Malgré les appréhensions du pape et ses avertissements, un mois après la publication de sa Lettre apostolique, les accords de Taëf furent signés, le 22 octobre 1989. Ce qui ne fut pas annoncé par le texte de cette constitution imposée aux Libanais par la force des armes fut élaboré et concrétisé par les gouvernements successifs de cette nouvelle république : abolition des libertés individuelles et collectives, arrestations et torture, négation de la diversité, légalisation des armes d’une milice totalitaire et terroriste, consécration de l’animosité éternelle et dogmatique envers le voisin israélien.
L’ennemi sioniste
C’est cette dernière clause qui sera élevée sur un piédestal et sacralisée par les gouvernements successifs de la république de Taëf. Car elle permettait – et permet toujours – de museler la pensée libre en assimilant tout discours opposant à une forme de collaboration avec l’ennemi. Elle permettait surtout – et permet toujours – d’isoler le Liban de la scène internationale, de son appartenance occidentale et de sa puissante diaspora salutaire.
Les nombreux pays qui avaient financé la résistance palestinienne durant les années 1970, face aux Libanais jugés complaisants envers le sionisme, ont fini par reconnaître explicitement ou implicitement l’État d’Israël, après avoir anéanti le Liban. La résistance islamique – Hezbollah – n’a, elle aussi, pas hésité à concéder à Israël les champs gaziers en Méditerranée et à négocier sur plusieurs sujets, après avoir traduit en cour martiale des centaines de Libanais opposés à sa politique.

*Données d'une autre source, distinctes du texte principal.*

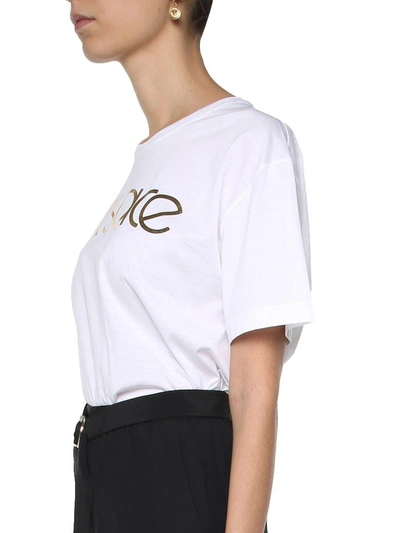 Shop Versace Vintage Logo-print Cotton-jersey T-shirt In Bianco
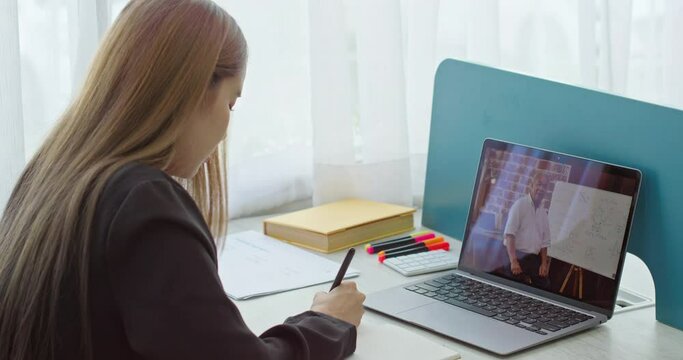 Young girl college student watching, studying lesson online from home. Woman taking notes on tablet while looking at computer following professor doing math study for class assignment. Rear back view.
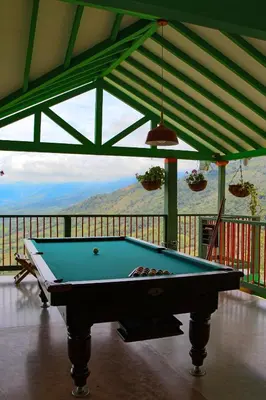 a pool table in a room with a view at Finca Hotel Isla del Encanto in Támesis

L’invention de la notion de l’ennemi sioniste n’a jamais eu pour autre objectif que de terroriser les Libanais et de leur imposer un isolationnisme suffoquant et mortel, afin d’opérer le bouleversement démographique auquel nous assistons aujourd’hui.
Le changement
Les temps changent, fort heureusement. L’écriture de ces lignes aurait été impossible il y a un an. L’interview faite par This is Beirut le 5 décembre 2025 avec l’ambassadeur d’Israël à Washington, Yechiel Leiter, aurait été impensable il y a encore quelques mois, voire quelques heures avant sa mise en ligne. Le Liban se libère, mais à pas de fourmi. Cette cadence ne pourra pas enrayer l’hémorragie migratoire de la jeunesse, qui vit au rythme du reste de la planète.
L’enjeu actuel consiste donc à faire face avec courage et détermination, en osant surtout remplacer le politiquement correct par la vérité, et le leurre de l’inclusivité par la protection de la diversité. Le message qu’il s’agit de défendre n’est pas un slogan poétique creux, mais c’est celui de la liberté, sur laquelle se fonde la raison d’être du Liban.